## 小練習 1
次の(a)〜(c)がミュッセについての文章の内容と合っているか、それぞれ「はい」か「いいえ」で答えなさい。判断の根拠となる文中の語句も、そのまま引用して添えること。
(a) ミュッセは高級官吏の息子として生まれた。
(b) ミュッセは14才で処女詩集を刊行した。
(c) 地方出身の仲間の詩人達は、ミュッセとすぐに打ち解けた。
## 小練習 2
ミュッセについての文章のうち、「アルフレッド・ミュッセ。これ」を含む語句から書き始め、「うハナもちならぬ所もあった。」まで書き写しなさい。
## 小練習 3
ミュッセについての文章を、最後の文に続けて書き進めなさい。

## 提示文
----

アルフレッド・ミュッセ。これで充分なのに大体フランスのお方はフルネームで呼ぶと長いんだねこれが。ミュッセもルイ・シャネル・アルフレッド・ド・ミュッセてのが正式の名前だってんだから凄いね。


ミュッセは1810年に高級官吏のセガレとして生まれた。14才の時に詩をつくって誉められた。「坊や幾つだい」「ジュウ詩!!」。


18才の時にヴィクトル・ユゴー家で会合するロマン派のメンバーに加わるようになってたってんだから凄い少年だ。しかし美男で頭がいい彼は人様を見下すような所があって、地方出身の仲間の詩人達は彼となじめなかったようだ。


20才で処女詩集を刊行したりしてその才能は充分すぎたが、パリっ子…つまりボクはシティボーイだから田舎のプレスリーは相手にしたくないというハナもちならぬ所もあった。

----

## 収集資料
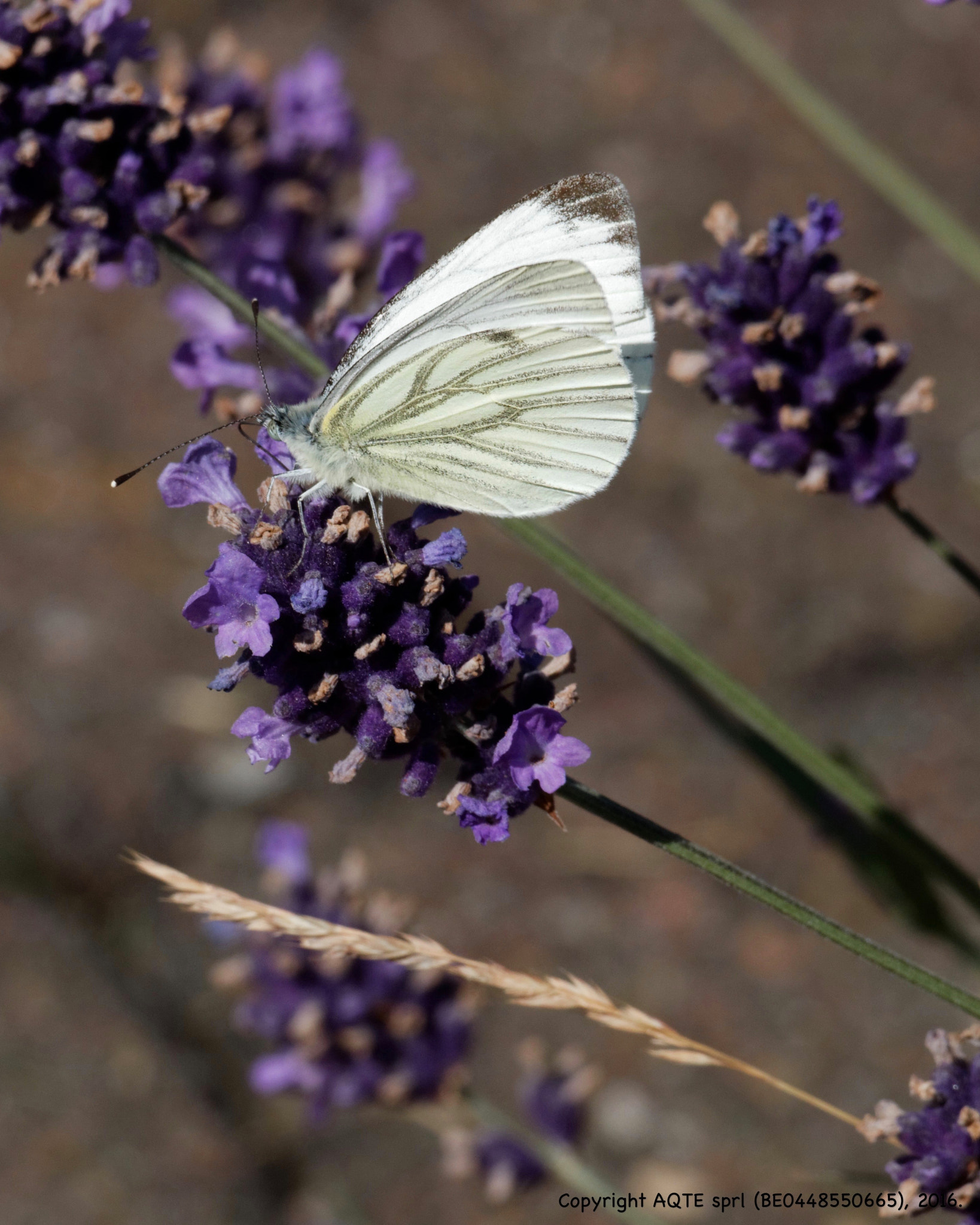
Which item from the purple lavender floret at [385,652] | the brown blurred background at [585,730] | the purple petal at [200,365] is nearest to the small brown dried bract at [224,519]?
the purple lavender floret at [385,652]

----

## 解答 1
(a) はい。「1810年に高級官吏のセガレとして生まれた」
(b) いいえ。「20才で処女詩集を刊行したりして」
(c) いいえ。「地方出身の仲間の詩人達は彼となじめなかったようだ」

## 解答 2
アルフレッド・ミュッセ。これで充分なのに大体フランスのお方はフルネームで呼ぶと長いんだねこれが。ミュッセもルイ・シャネル・アルフレッド・ド・ミュッセてのが正式の名前だってんだから凄いね。


ミュッセは1810年に高級官吏のセガレとして生まれた。14才の時に詩をつくって誉められた。「坊や幾つだい」「ジュウ詩!!」。


18才の時にヴィクトル・ユゴー家で会合するロマン派のメンバーに加わるようになってたってんだから凄い少年だ。しかし美男で頭がいい彼は人様を見下すような所があって、地方出身の仲間の詩人達は彼となじめなかったようだ。


20才で処女詩集を刊行したりしてその才能は充分すぎたが、パリっ子…つまりボクはシティボーイだから田舎のプレスリーは相手にしたくないというハナもちならぬ所もあった。

## 解答 3
だが女に対してはやさしくしかも積極的で、ロマン派の女流作家ジョルジュ・サンドと出会ってたちまち恋の炎がパッパッ。サンドの方はもうサンドどころか5度も8度も男遍歴のベテラン。都会育ちのボンボンなんざ手玉にとるよう。


ミュッセが病いの床にある時、看てくれている医者とサンドがお医者さんゴッコをしてるんではなかろうかと嫉妬心メラメラ。もうあんたとは暮らせないわ、私出て行くからネ。ミュッセは翌日には「ボクが悪かった。謝るから出て行かないで欲しい」。また仲直りして暫くすると同じ事を繰り返した。そしてイタリアのベネツィアに旅し、水のベニスでまた喧嘩。水の都で2人の仲に水が入り、ベニスの夜を最後にペニスにも用が無くなったサンドは旅に出てしまった。たった二年足らずの恋だった。


残されたミュッセはガックリ落ち込んでしまって詩作も与作もしたくない。だがいつまでもこんな事しててはとそこはミュッセ。自伝小説「世紀児の告白」を書いた。また劇作家としても知られるようになったのはさすがである。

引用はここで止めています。